If you don't have a professional writer, get one to put together your RFP. Those that look the best and are well written get the most attention from those reading them.

Key Event #9

Maximize referrals from the MCO. If you are fortunate enough to get an exclusive MCO contract, then you don't necessarily need to worry about maximizing referrals. However, remember that few MCO contracts are exclusive.

Once you get the contract, your sales team needs to spend time converting referral sources by letting them know you have picked up the contract. Make sure you have coordinated sales efforts and that your team updates their managed care contract lists regularly so that you can maximize your business from the HMO or PPO.

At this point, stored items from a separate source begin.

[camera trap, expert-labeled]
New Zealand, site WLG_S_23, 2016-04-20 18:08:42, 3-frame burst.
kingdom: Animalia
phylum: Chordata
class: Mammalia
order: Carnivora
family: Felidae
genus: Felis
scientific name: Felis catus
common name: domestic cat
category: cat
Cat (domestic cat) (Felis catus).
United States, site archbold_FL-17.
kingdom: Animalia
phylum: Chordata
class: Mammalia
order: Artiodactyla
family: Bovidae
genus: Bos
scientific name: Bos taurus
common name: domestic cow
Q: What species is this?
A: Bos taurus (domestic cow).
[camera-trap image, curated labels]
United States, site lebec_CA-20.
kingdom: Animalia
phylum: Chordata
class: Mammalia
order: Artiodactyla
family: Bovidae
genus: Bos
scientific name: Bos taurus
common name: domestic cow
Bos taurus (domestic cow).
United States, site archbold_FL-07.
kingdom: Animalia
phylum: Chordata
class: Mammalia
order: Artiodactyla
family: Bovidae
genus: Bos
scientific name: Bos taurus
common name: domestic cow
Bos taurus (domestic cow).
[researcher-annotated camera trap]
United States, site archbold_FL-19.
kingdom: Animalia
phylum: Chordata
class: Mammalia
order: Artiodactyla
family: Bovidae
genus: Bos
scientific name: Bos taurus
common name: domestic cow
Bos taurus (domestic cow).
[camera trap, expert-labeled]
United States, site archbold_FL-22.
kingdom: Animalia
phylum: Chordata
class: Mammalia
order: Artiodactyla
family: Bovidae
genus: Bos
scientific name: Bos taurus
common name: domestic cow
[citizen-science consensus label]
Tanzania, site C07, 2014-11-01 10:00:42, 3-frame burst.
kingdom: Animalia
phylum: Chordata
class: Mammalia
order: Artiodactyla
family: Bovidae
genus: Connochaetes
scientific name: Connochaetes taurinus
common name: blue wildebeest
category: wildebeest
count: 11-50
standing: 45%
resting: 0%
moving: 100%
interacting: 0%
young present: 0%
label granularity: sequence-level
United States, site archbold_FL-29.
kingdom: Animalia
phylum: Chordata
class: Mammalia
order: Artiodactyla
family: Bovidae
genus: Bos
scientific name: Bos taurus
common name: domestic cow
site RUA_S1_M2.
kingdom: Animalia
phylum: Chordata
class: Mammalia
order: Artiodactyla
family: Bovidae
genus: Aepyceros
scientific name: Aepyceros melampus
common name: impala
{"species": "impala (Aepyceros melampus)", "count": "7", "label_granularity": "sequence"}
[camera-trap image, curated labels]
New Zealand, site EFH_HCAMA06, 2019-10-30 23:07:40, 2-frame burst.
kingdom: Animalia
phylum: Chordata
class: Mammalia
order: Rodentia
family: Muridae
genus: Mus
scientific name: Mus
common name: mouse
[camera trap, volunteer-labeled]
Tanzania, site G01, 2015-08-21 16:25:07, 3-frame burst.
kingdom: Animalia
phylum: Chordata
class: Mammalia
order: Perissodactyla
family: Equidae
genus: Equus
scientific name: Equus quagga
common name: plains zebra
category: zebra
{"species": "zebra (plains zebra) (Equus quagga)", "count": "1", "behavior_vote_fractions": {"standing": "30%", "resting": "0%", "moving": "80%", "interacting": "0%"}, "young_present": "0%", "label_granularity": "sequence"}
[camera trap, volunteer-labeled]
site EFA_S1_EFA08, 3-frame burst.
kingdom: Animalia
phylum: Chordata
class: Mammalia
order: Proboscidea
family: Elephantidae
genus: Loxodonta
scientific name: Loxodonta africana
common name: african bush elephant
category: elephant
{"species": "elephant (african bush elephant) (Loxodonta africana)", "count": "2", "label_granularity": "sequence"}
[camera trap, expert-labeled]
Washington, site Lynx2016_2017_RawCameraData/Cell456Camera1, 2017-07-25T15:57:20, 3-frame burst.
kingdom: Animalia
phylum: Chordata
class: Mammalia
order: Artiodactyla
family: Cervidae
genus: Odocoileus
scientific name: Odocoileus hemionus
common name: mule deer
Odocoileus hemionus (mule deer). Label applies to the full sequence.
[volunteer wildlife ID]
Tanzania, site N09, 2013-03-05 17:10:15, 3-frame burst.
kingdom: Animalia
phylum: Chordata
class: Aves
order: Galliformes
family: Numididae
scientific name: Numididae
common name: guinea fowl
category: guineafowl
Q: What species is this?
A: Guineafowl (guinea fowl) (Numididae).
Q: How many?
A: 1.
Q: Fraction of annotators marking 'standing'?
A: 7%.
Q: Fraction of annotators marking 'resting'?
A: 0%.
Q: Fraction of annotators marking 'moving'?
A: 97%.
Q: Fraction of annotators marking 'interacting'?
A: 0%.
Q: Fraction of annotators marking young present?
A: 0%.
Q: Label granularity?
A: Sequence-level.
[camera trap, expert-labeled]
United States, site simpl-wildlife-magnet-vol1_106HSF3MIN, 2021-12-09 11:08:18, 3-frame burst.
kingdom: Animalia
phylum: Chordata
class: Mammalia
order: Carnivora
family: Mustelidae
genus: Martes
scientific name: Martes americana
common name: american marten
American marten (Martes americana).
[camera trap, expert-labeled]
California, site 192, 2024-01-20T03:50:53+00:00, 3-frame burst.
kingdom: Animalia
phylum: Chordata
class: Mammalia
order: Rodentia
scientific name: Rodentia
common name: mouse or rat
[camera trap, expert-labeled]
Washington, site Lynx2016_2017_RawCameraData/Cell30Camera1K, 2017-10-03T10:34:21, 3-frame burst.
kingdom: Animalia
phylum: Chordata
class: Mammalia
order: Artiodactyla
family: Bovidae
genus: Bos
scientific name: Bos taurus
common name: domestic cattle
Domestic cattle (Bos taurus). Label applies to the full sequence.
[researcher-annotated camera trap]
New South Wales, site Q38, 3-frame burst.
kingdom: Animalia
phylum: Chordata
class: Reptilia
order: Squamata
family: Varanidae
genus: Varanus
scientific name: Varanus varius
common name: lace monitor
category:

Alison Cherney is president of Cherney & Associates, Inc., a marketing and sales consulting firm based in Brentwood, Tenn. She may be reached at 615/776-3399 or through the company's Web site at www.cherneyandassociates.com.

Lots of HMOs

HMOs are often classified based on the way that they contract with or employ physicians. These are:

  • IPA (Independent Practice Association Model) HMOs: These HMOs contract with physicians who are in an individual practice or small groups; these are the most common types of HMOs.

  • Group Model HMOs: Contract with one or more multi-specialty physician groups; the HMO compensates the group at a negotiated rate and the group is responsible for paying its physicians. The largest group model HMO is the Kaiser Health Plan, which contracts with the Permanente Medical Groups.

  • Network Model HMOs: The HMO contracts with two or more medical groups.

  • Staff Model HMOs: These HMOs employ their own physicians.

Decision-Makers/Influencer Title Interests
Provider Relations Contracting Manager • Identifying HME providers that can cover the largest geographic and product lines possible
• Meeting home care/HME budgets
Senior Management • Saving hospital and ER expenses
• Unique programs that can be promoted to get new members
Case Managers • Saving expenses on the cases they manage
• Unique programs that benefit their specific types of patients
Utilization Review Managers • Saving acute care expenses
• HME programs that save acute care expenses
Medical Directors more influential in HMOs generally • Saving acute, alternate site and ER expenses
• Unique programs that can be used to reduce expenses, keep members healthy or get better faster
• Often paid bonuses based upon the total profitability of the MCO
Contracted Medical Group Members The most valuable medical group to an HMO or a PPO is a primary care or large multi-specialty medical group. Work with them to design unique programs/services or to call the medical director for you to get your organization considered.